--- Quoted text ---

BUT: To be eligible for the additional delay, the Obama administration says an employer “may not reduce the size of its workforce or the overall hours of service of its employees” unless it can justify those reductions to the Internal Revenue Service.

The Affordable Care Act, as passed by Congress, says companies with more than 50 full-time-equivalent employees must provide “minimum essential coverage” starting on Jan. 1, 2014 or pay a fine.

On Monday, the administration issued new regulations saying that employers with 50 to 99 workers don’t need to provide minimum essential coverage until 2016 – two years beyond what’s written in the law.

And large employers (those with 100 or more workers) must provide coverage to only 70 percent of their workers in 2015.

But the regulations also say that effective yesterday, employers may not shed employees or work hours just to get below the 100-employee threshold – and thus avoid Obamacare’s penalties for another full year.

One scholar called the latest changes “Orwellian.”

“So, figure out what that means,” Marc Thiessen of the American Enterprise Institute told Fox News’s Megyn Kelly Monday night. “American businesses have to justify their hiring decisions and firing decisions to the IRS. So, if you have 101 employees and you lay off two people (to get into the 50- to 99-employee category), you have to tell Big Brother why you did it. And you have to justify it. I mean, that is Orwellian.”

Thiessen said hiring and layoff decisions are none of the government’s business:

“We have a free market economy, not a command economy. It's not the government's business to tell you.”

Thiessen said under Obamacare, “the government creates a false incentive to lay off workers and then punishes you on pain of perjury, a criminal offense, for doing what the incentive leads to you to do…I mean, it is just insane.”

The regulations say employers that reduce workforce size or overall hours “for bona fide business reasons” are still eligible for the relief, but the changes must be certified with the IRS.

Also, the regulation says there will be no “relief” for employers who fail to maintain their previously offered health coverage during the period beginning Feb. 9, 2014 through Dec. 31, 2015.

Thiessen of the American Enterprise Institute called the latest Obamacare delay “an act of desperation.”

“First of all, they've been telling us for years now that all the Obamacare critics who said the employer mandate will lead to lay-offs, some cuts in hours -- that was just a right-wing myth. But now all of a sudden, it looks like they're kind of worried about it. They're kind of worried that millions of people are going to lose their jobs and have their hours cut. And so they're taking these desperation tactics.”

---

## Written tasks
1. From the article on the employer mandate delay, list every calendar date that includes a month, a day and a year.
2. Extract the passage from the article on the employer mandate delay, starting with "Also, the regulation" and going on through "Dec. 31, 2015.".

--- Records shown ---

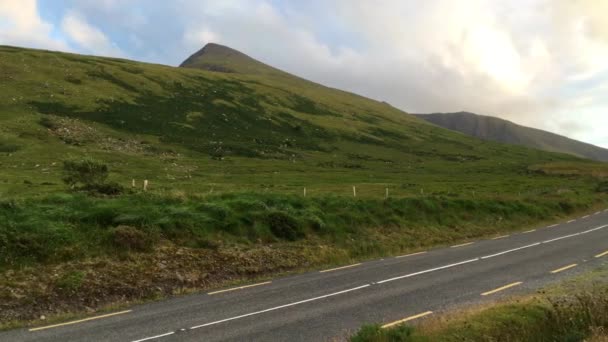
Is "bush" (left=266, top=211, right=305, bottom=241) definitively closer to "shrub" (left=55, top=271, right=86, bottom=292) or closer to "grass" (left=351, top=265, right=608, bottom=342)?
"shrub" (left=55, top=271, right=86, bottom=292)

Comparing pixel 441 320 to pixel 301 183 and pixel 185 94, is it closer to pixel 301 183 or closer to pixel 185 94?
pixel 301 183

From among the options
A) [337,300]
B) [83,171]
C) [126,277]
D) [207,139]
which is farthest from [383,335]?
[207,139]

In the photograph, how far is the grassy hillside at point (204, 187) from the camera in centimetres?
1759

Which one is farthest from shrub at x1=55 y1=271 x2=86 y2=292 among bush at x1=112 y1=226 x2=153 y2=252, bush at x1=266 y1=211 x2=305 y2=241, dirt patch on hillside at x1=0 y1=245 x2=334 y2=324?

---

## Answers given
1.
- Jan. 1, 2014
- Feb. 9, 2014
- Dec. 31, 2015

2.
Also, the regulation says there will be no “relief” for employers who fail to maintain their previously offered health coverage during the period beginning Feb. 9, 2014 through Dec. 31, 2015.